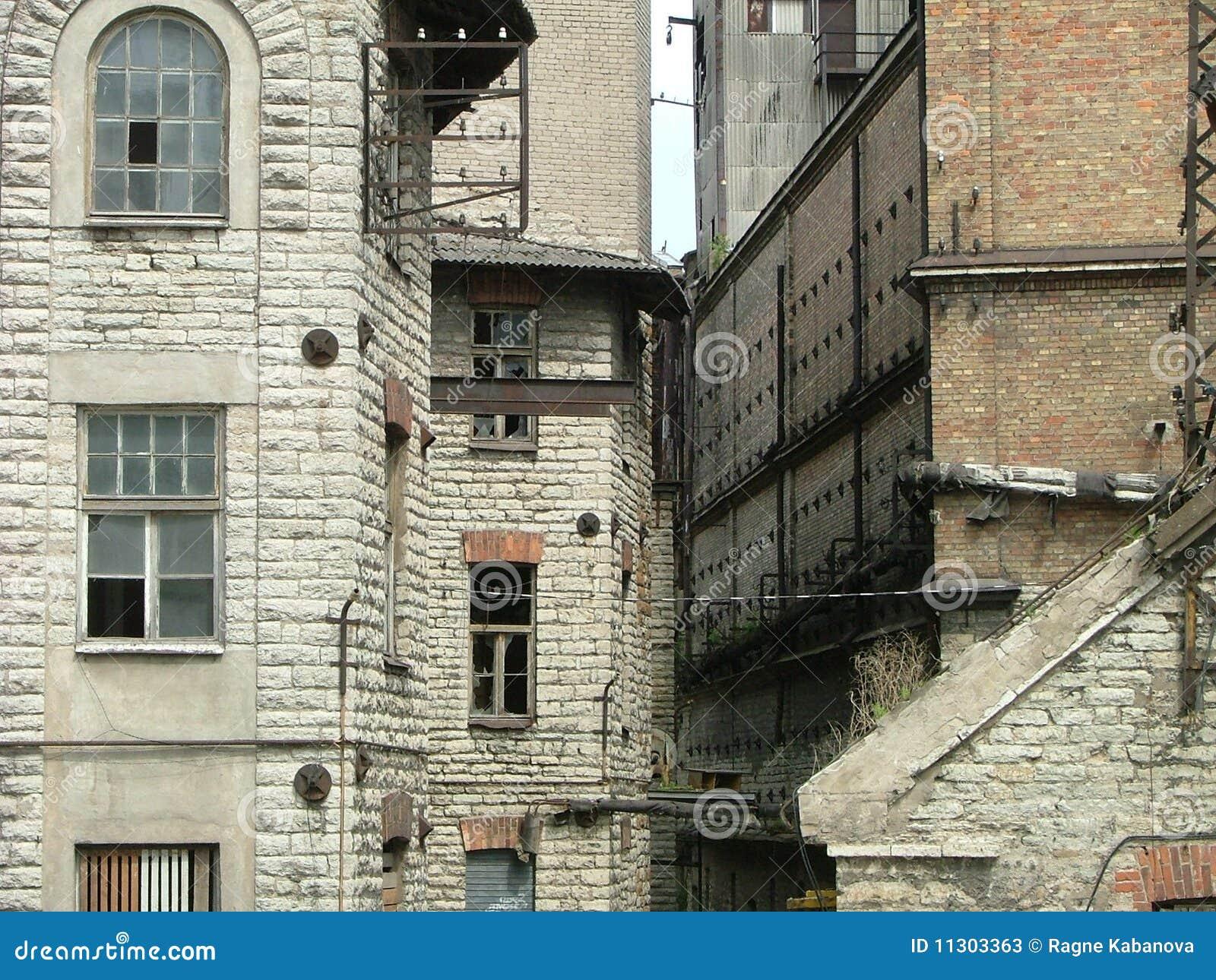 Komplex der verlassenen Gebäude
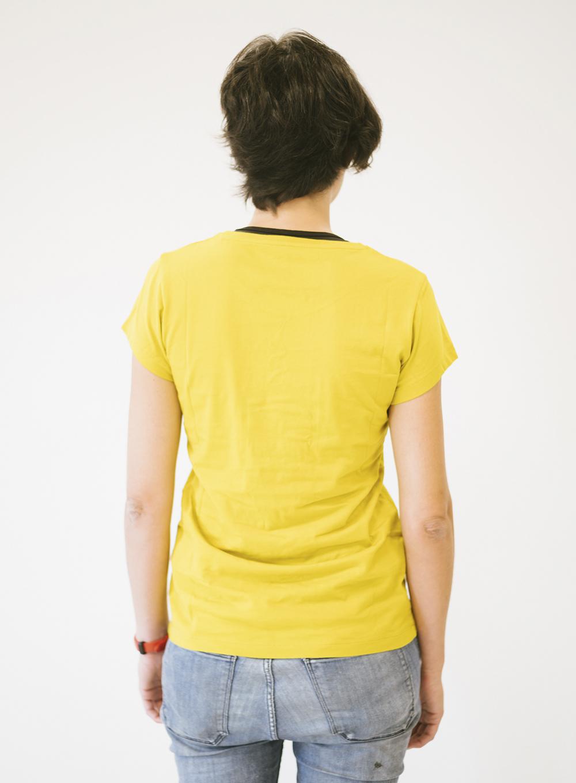 Ana de espaldas con camiseta oro Sputnik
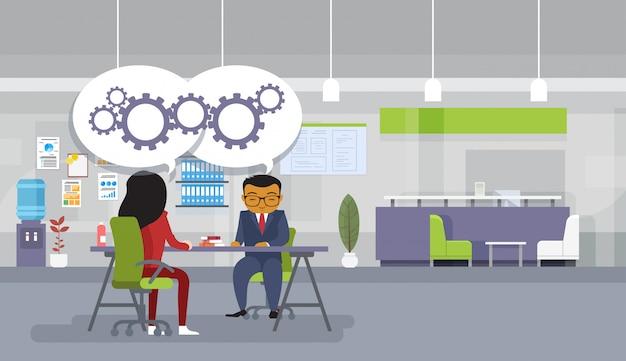 Мозговая атака азиатские бизнесмены, сидящие за офисным столом, обсуждают новые идеи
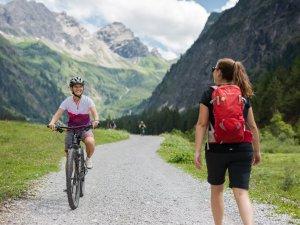 Begegnung Radfahrer Wanderer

▶ _EXERCISE AIM_
Using the listing above, write out exactly the lines from the one that holds "Ana de espaldas con camiseta oro Sputnik" through the last line, both included, and omit pictures.

▶ _TASK RESPONSE_
 Ana de espaldas con camiseta oro Sputnik
 Мозговая атака азиатские бизнесмены, сидящие за офисным столом, обсуждают новые идеи
 Begegnung Radfahrer Wanderer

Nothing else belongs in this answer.